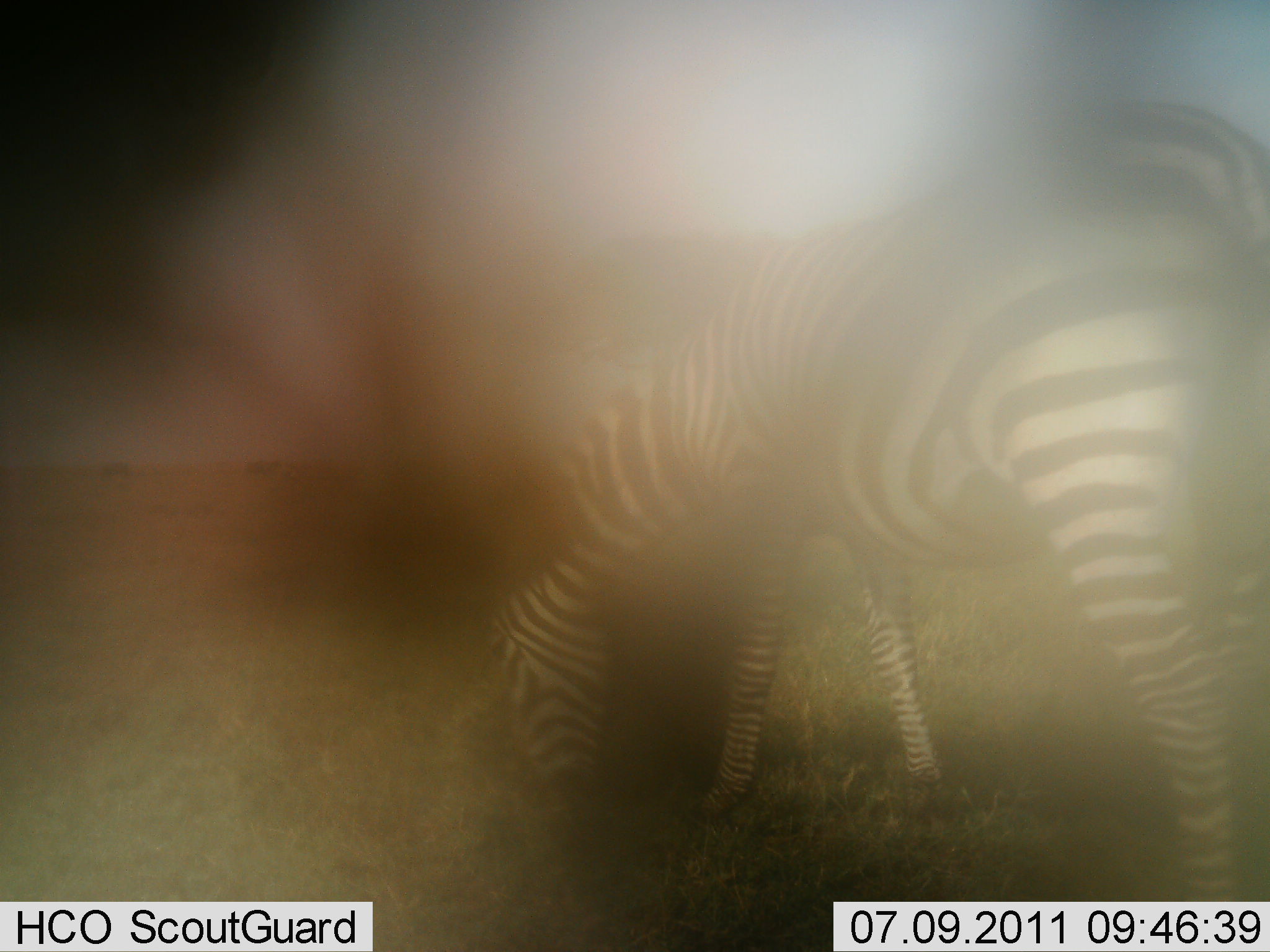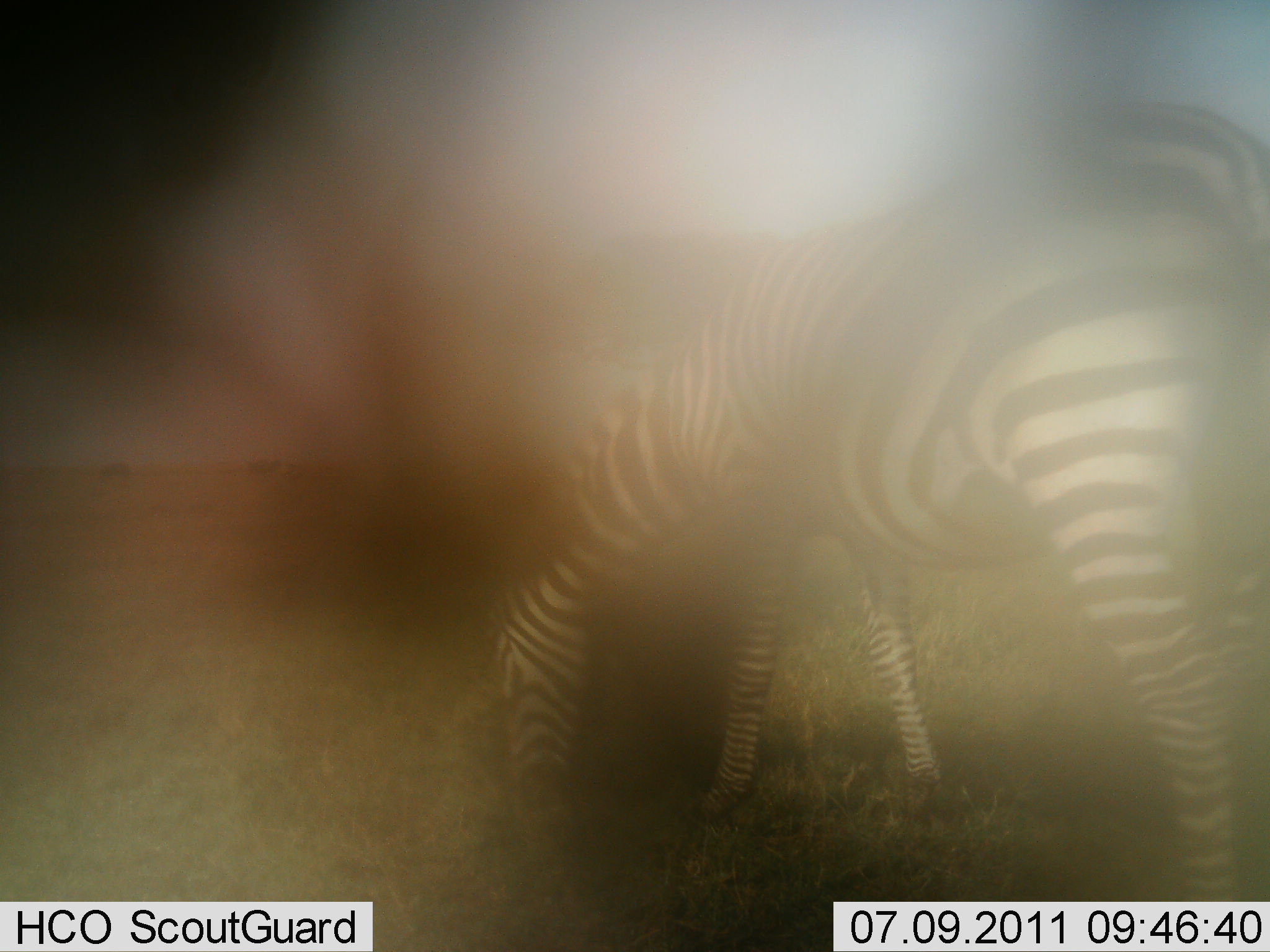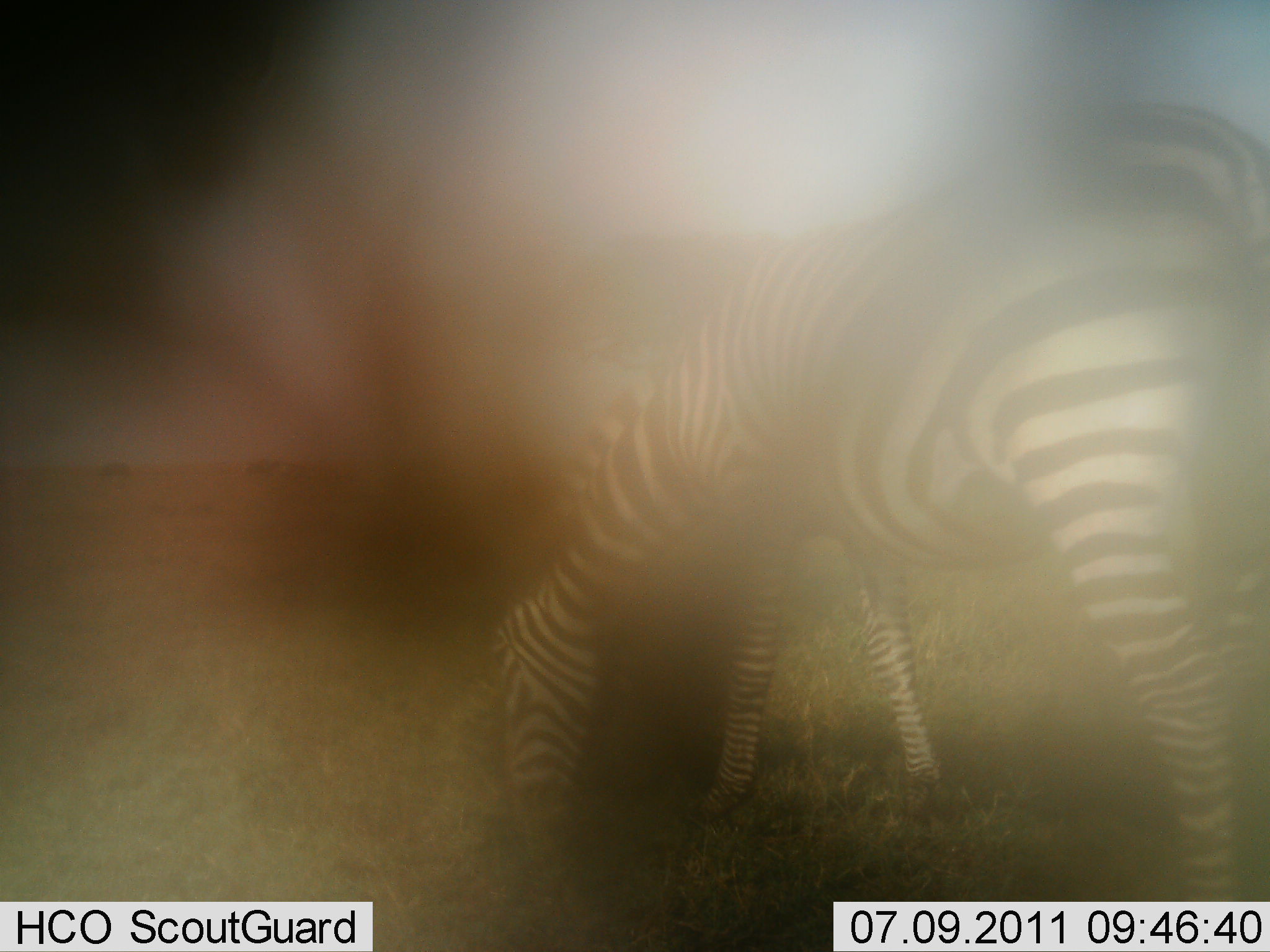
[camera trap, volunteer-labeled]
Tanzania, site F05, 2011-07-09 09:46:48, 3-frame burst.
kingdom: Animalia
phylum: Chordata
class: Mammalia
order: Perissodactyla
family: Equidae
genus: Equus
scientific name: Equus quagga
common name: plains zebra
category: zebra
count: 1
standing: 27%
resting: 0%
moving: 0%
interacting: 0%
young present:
----------
Write out again, exactly, only the lines from the beginning of the material above to the line that holds "category: zebra", both ends included, and no pictures.

• **Solved problem**
[camera trap, volunteer-labeled]
Tanzania, site F05, 2011-07-09 09:46:48, 3-frame burst.
kingdom: Animalia
phylum: Chordata
class: Mammalia
order: Perissodactyla
family: Equidae
genus: Equus
scientific name: Equus quagga
common name: plains zebra
category: zebra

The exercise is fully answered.